After confirming the migration is successful, remove old Bitnami StatefulSets, PVCs, services, and the migration backup PVC:

bash 5-cleanup-bitnami.sh

What happens:

  1. The script requires cutover and validation to be completed and displays a destructive operation warning with a confirmation prompt.
  2. Deletes old Bitnami PostgreSQL StatefulSets, their PVCs, and headless services (for each migrated component: Identity, Keycloak, and Web Modeler).
  3. Deletes old Bitnami Elasticsearch StatefulSet, PVCs, and services.
  4. Deletes old Bitnami Keycloak StatefulSet.
  5. Deletes the migration backup PVC.
  6. Reverifies that all Camunda components and operator-managed targets remain healthy after cleanup.
  7. Suggests removing the reindex.remote.whitelist setting from the ECK Elasticsearch configuration as a post-cleanup step.

The script checks whether each resource exists before attempting deletion, so it can be safely rerun if interrupted.
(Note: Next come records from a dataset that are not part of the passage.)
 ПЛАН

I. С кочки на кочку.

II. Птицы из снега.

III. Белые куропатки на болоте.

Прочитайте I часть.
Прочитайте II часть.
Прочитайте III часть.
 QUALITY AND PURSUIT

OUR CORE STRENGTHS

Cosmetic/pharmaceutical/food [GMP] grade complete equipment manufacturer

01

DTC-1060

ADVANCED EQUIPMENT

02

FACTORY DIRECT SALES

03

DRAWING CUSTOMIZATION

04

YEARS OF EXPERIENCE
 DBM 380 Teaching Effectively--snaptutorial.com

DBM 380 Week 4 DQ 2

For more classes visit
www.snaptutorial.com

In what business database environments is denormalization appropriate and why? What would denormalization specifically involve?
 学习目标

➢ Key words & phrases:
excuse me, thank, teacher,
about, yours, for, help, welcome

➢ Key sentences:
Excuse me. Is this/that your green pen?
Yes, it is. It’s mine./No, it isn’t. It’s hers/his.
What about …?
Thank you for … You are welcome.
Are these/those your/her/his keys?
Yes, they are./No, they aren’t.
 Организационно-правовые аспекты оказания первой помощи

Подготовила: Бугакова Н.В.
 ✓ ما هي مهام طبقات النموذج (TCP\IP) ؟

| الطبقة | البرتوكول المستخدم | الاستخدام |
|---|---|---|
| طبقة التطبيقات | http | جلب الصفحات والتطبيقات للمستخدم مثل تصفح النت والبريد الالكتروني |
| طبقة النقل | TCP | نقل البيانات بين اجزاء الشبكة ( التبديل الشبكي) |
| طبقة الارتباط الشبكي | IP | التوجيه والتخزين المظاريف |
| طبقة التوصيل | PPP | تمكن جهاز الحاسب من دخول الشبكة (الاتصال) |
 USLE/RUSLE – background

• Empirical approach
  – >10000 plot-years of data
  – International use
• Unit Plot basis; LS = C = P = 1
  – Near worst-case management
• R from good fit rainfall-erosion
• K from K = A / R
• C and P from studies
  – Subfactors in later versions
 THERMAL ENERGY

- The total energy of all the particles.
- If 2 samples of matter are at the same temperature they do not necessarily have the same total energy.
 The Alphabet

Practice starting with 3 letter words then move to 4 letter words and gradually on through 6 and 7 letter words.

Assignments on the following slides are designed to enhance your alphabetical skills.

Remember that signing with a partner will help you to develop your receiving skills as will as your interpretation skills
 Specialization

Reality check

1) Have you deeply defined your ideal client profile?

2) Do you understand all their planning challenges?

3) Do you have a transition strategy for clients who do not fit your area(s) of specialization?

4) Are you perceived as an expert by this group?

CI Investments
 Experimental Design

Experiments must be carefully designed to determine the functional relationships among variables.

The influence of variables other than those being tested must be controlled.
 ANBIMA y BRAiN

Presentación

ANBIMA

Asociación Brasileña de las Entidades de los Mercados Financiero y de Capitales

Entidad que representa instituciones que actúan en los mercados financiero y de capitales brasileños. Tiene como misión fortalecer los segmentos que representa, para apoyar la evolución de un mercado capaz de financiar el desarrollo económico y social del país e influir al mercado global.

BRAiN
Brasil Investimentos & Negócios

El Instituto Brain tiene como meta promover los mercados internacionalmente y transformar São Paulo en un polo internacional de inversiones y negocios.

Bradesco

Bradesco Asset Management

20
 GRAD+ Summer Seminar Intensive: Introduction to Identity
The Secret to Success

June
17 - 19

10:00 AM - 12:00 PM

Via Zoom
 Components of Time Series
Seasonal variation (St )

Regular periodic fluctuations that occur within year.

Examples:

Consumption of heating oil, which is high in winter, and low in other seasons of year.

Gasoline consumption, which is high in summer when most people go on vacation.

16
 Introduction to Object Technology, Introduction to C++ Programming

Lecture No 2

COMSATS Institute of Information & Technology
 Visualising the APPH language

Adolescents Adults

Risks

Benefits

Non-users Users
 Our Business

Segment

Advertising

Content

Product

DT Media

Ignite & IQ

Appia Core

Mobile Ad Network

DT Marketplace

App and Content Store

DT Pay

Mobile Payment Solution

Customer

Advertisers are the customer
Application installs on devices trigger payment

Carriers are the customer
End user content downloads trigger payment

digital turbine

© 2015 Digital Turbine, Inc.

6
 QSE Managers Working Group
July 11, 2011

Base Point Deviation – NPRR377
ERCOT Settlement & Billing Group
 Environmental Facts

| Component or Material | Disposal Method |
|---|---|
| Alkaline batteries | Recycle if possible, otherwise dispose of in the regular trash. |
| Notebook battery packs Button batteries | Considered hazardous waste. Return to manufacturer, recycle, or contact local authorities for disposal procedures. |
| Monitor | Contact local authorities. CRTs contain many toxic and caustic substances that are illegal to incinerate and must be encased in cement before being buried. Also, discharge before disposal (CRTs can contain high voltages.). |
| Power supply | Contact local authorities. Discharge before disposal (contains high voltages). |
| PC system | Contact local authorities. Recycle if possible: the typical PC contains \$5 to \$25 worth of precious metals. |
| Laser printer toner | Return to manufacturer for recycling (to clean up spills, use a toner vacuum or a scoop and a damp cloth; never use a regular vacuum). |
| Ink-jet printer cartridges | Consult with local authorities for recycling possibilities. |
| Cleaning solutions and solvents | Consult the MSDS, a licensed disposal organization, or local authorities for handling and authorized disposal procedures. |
Show details: Cleanup script reference
generic/kubernetes/migration/5-cleanup-bitnami.sh
loading...

Operational readiness

Before running this migration in production, use the checklist below to reduce risk and confirm the cutover plan is ready.

Staging rehearsal

  1. Clone your production environment to a staging cluster with the same Helm chart version, same component configuration, and comparable data volumes.
  2. Run the full migration end to end in staging, including all five phases: deploy targets, enable replication, verify synchronization, cutover, and validate/cleanup.
  3. Measure replication convergence: record how long it takes for PostgreSQL subscriptions to reach lag_bytes = 0 and for Elasticsearch to fully synchronize. These timings determine how long you must wait before cutover.
  4. Test failback: after a successful staging migration, verify you can roll back cleanly with bash rollback.sh.
tip

Use a representative data set. Small databases converge almost instantly but hide the replication lag behavior you will face with production-sized workloads. Include realistic write load during the staging rehearsal to observe replication behavior under pressure.

Pre-migration checklist

Before starting the migration in production:

  • Verify replication prerequisites: confirm wal_level = logical, sufficient max_replication_slots and max_wal_senders, and (if using CCR) a valid Elastic Platinum license.
  • Notify stakeholders: although there is no planned downtime, inform them of the migration. If the PostgreSQL restart for wal_level is required, coordinate it during a low-traffic period.
  • Verify backups: confirm your existing backup strategy (Velero, volume snapshots, or cloud provider backups) has a recent successful backup.
  • Check cluster resources: ensure the cluster has enough CPU, memory, and storage to run both old and new infrastructure simultaneously — they coexist for the entire replication phase.
  • Review env.sh: double-check all variables, especially NAMESPACE, CAMUNDA_RELEASE_NAME, and target cluster names.
  • Prepare monitoring: set up dashboards for PostgreSQL replication lag, Elasticsearch sync status, pod health, and storage capacity.

Post-migration monitoring

After completing the cutover, monitor the following for at least 48 hours:

  • Pod restarts: kubectl get pods -n ${NAMESPACE} --watch
  • CNPG cluster health: kubectl get clusters -n ${NAMESPACE} (should show Cluster in healthy state)
  • ECK cluster health: kubectl get elasticsearch -n ${NAMESPACE} (should show green)
  • Camunda component logs: check for connection errors, authentication failures, or data inconsistencies.
  • Process instance completion: verify that in-flight process instances continue to execute correctly.
  • Zeebe export lag: confirm that Zeebe exporters are writing to the new Elasticsearch without delays.
  • Sequence values: verify PostgreSQL sequences are correct after cutover (see PostgreSQL logical replication limitations).